Dit betoog faalt. Aan de in die bepalingen opgenomen voorwaarden, te weten afwijkingen van het bestemmingsplan bij definitieve uitmeting of verkaveling, respectievelijk afwijking van de voorgeschreven maatvoering met ten hoogste 20%, is niet voldaan. Het oordeel van de rechtbank is derhalve juist.
2.5. De rechtbank heeft de beslissing op bezwaar vernietigd omdat het college niet is ingegaan op de overwegingen van de commissie beroep- en bezwaarschriften (hierna: de commissie) ten aanzien van de mogelijkheid tot legalisering van de reeds gerealiseerde uitbreiding.
2.6. Appellant betoogt dat de rechtbank ten onrechte de rechtsgevolgen van de vernietigde beslissing op bezwaar in stand heeft gelaten. Daartoe voert hij aan dat de beslissing op bezwaar inhoudelijk niet rechtmatig was en een andere beslissing dan het vernietigde besluit mogelijk zou zijn.

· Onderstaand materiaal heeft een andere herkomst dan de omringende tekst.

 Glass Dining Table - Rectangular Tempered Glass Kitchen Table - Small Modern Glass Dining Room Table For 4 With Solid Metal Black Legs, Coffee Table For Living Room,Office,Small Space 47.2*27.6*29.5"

Ook dit betoog treft geen doel. Blijkens het advies van 22 april 2003 acht de commissie de bezwaren tegen de geweigerde vrijstelling als bedoeld in artikel 19, derde lid, van de Wet op de Ruimtelijke Ordening, ongegrond. Nu de in een overweging ten overvloede gedane suggestie van de commissie de uitbouw alsnog langs de weg van vrijstellingverlening te legaliseren niet strookt met het uitgebrachte advies en het college zich op het standpunt is blijven stellen dat voor het verlenen van een vrijstelling geen plaats was, heeft de rechtbank de rechtsgevolgen van het vernietigde besluit terecht in stand gelaten.
2.7. Het hoger beroep is ongegrond. De aangevallen uitspraak dient te worden bevestigd.
2.8. Voor een proceskostenveroordeling bestaat geen aanleiding.
De Afdeling bestuursrechtspraak van de Raad van State
Recht doende in naam der Koningin:
bevestigt de aangevallen uitspraak.
Aldus vastgesteld door mr. W. van den Brink, Lid van de enkelvoudige kamer, in tegenwoordigheid van mr. R.P.F. Boermans, ambtenaar van Staat.